My ten-year-old self has just found his new favorite place. It was completely by accident of course; we went there with the intention of making my three-year-old son very happy. Bleric Ack had been hunting up fun things for us to do while we were staying with him over Thanksgiving, and this was the top suggestion. The Roads and Rails museum. And by “museum” I mean “project that my ten-year-old self only dreamed about and would have dedicated his entire life to.”

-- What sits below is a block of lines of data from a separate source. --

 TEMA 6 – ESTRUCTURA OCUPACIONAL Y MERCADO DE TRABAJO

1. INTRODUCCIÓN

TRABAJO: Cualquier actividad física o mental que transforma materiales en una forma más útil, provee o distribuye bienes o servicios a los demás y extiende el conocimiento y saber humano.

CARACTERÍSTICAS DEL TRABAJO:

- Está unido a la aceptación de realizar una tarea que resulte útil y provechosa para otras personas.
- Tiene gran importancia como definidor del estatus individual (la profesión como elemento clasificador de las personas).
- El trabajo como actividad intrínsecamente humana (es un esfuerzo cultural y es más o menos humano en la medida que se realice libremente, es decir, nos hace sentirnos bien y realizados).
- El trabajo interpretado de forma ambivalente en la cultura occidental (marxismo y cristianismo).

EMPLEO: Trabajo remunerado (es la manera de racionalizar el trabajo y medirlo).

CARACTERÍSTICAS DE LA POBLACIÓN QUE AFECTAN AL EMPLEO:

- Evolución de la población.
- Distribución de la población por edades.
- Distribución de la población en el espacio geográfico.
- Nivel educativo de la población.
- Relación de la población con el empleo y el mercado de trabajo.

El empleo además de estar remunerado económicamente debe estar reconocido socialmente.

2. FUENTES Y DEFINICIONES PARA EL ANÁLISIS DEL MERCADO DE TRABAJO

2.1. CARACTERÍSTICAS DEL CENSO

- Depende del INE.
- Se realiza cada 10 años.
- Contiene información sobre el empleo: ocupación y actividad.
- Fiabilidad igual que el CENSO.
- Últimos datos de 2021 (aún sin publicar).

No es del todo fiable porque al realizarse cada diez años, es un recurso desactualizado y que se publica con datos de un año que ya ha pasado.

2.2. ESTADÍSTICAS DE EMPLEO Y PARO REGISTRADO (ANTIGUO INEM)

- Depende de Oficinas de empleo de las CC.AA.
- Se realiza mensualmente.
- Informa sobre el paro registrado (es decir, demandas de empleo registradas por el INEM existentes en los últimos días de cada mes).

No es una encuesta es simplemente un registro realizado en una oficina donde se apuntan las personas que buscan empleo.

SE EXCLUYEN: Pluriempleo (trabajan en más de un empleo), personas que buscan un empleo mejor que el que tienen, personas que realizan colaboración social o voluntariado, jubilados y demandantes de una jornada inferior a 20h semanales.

The Roads and Rails museum is basically a gigantic train set that takes up an entire building. All along the edges of this locomotive wonderland are buttons that one can press to make things happen. Some buttons make trains go, while others make cars drive on the roads, people dance around, animals zip about, or set off various lights and sirens. In other words, it was Edward heaven. He raced around pressing every button he could, especially loving the button that made the firehouse door open and the fire engine come out. But lest you think this was only for kids, the level of detail and hidden pop culture references that could be found on this giant table was astounding, and directed squarely at the adults. Look close enough and you can find the Griswolds, driving home with their enormous Christmas tree on the roof. You will see, if you look close enough, the cast of “Lost” peering into the hatch, and a certain time-traveling phone booth. Dunder Mifflin is there, and, of course, if you spend enough time scrutinizing every detail, you will find Waldo.
There is so much to find, in fact, that they pass out scavenger hunt lists at the front desk. There was a simpler one for the kids, which Ruby took to with wild abandon, a grown-up version, and then a bonus nerd version for all of those geeky things to discover, only a small percentage of which I have mentioned above. We spent a lot of time with the trains.
But then! As if that wasn’t awesome enough! There was more! Because we turned the corner! And found! The LEGO room! Yes, they had an entire room dedicated to a giant Lego world, the likes of which I had only attempted several decades earlier, but, as I was not allowed to convert our entire house into a Lego-scape, it had never come to fruition. Suddenly I was a kid again, studying this new world with as much, or more, precision as I had studied the trains. They had everything. Armies of soldiers marching on each other outside of the castle. The pirate ship that I had coveted so as a child. The space shuttle flying overhead as it passed a Delorean and Boba Fett’s “Slave 1.” Spider-Man. Harry Potter. The Ghostbusters. Truly, this was the best thing I had ever seen.
Bleric certainly hit a home run with this activity. If you are ever in the area, I would highly recommend checking it out. And I guess you could bring your kids too, if you have them. I’m pretty sure mine loved it as much as I did. Well, actually, I don’t know. I was not paying attention to them. I was too busy being one of them.